### À faire
• A. Reproduisez s'il vous plaît l'extrait sur Notre-Dame, tout le passage de « Non. Notre monde » jusqu'à « moderne et vite. ».
• B. D'après l'extrait sur Notre-Dame, que préfère notre monde ?
• C. Indiquez si chaque affirmation s'accorde avec l'extrait sur Notre-Dame, par oui ou non, en citant les mots décisifs de l'extrait. (i) Nos âmes seront reconstruites en même temps que Notre-Dame. (ii) La reconstruction de Notre-Dame aurait pu devenir le point de départ d'une postmodernité géniale. (iii) On proclame que la reconstruction doit se faire lentement.

### Extrait du texte
___

On va reconstruire Notre-Dame, mais on ne va pas reconstruire nos âmes qui vont avec. Résultat : Notre-Dame sera reconstruite mais nos âmes vont continuer d’être en ruines. Si l’on avait été intelligent, si nos gouvernants avaient été intelligents, ils auraient dû dire : «  Nous allons reconstruire Notre-Dame mais nous allons en profiter pour nous reconstruire spirituellement à cette occasion. Nous allons dont pour cela prier, méditer, chanter, rendre grâce, louer la vie, rentrer en nous-mêmes, écouter ce qui vient du plus profond de la présence  infinie qui vit en nous ». La reconstruction de Notre-Dame aurait pu alors devenir le point de départ de la construction d’une postmodernité la plus géniale qui soit. Mais, veut-on que la postmodernité soit géniale ?

Non. Notre monde préfère la guerre. Notre-Dame brûle ? La question n’est pas de devenir plus spirituel à cette occasion mais de rallumer la guerre du nouveau contre l’ancien en proclamant haut et fort que l’on reconstruire Notre-Dame à condition que cela se fasse de façon nouvelle, moderne et vite.

En liant sa reconstruction aux Jeux Olympiques de 2024, le gouvernement ne montre-t-il pas la faiblesse spirituelle d'une telle entreprise ?

___

### Données fournies
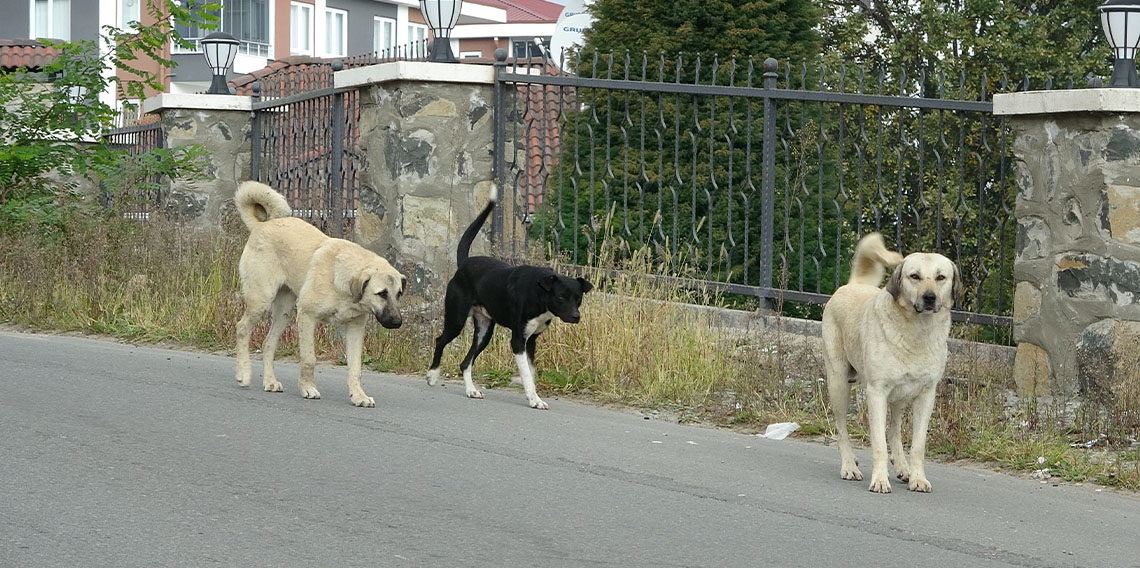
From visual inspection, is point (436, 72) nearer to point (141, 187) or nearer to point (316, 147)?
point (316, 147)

___

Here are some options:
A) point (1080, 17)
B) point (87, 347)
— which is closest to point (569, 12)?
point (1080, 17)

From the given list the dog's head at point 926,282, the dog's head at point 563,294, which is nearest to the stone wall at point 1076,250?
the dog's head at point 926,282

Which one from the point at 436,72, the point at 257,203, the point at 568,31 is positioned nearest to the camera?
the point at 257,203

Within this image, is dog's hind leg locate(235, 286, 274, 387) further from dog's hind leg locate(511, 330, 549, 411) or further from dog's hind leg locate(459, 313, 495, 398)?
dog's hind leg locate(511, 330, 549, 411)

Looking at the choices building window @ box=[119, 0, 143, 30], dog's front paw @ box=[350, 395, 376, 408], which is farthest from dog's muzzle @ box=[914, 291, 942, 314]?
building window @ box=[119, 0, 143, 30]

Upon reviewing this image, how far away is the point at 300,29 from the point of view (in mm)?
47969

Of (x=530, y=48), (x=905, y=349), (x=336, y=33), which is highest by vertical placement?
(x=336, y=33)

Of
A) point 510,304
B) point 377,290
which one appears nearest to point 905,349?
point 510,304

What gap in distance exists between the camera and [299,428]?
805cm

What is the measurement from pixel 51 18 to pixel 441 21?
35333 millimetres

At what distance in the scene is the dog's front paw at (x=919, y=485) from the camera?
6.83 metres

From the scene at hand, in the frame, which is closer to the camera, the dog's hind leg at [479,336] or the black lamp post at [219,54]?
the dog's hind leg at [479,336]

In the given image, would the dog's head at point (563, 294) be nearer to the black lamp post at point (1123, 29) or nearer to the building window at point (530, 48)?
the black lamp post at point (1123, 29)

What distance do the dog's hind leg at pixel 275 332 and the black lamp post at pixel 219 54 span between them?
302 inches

___

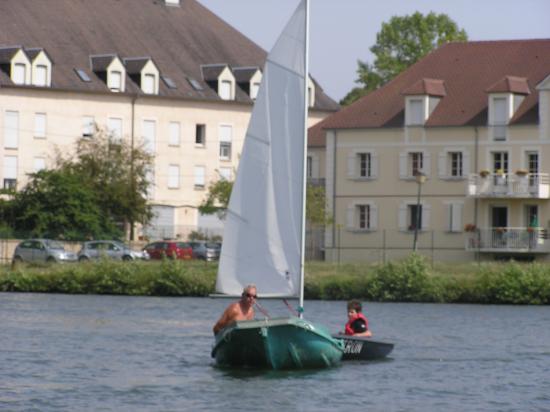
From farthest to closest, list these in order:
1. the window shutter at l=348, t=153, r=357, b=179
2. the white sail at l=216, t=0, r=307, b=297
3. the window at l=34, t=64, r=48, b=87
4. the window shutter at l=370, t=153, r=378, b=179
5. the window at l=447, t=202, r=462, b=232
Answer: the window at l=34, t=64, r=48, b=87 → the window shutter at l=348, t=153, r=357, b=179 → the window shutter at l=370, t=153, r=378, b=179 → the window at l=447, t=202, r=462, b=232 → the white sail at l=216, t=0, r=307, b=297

___

### En réponse
• A.
Non. Notre monde préfère la guerre. Notre-Dame brûle ? La question n’est pas de devenir plus spirituel à cette occasion mais de rallumer la guerre du nouveau contre l’ancien en proclamant haut et fort que l’on reconstruire Notre-Dame à condition que cela se fasse de façon nouvelle, moderne et vite.

• B. La guerre.

• C.
(i) Non : « Notre-Dame sera reconstruite mais nos âmes vont continuer d’être en ruines ».
(ii) Oui : « La reconstruction de Notre-Dame aurait pu alors devenir le point de départ de la construction d’une postmodernité la plus géniale qui soit ».
(iii) Non : « de façon nouvelle, moderne et vite ».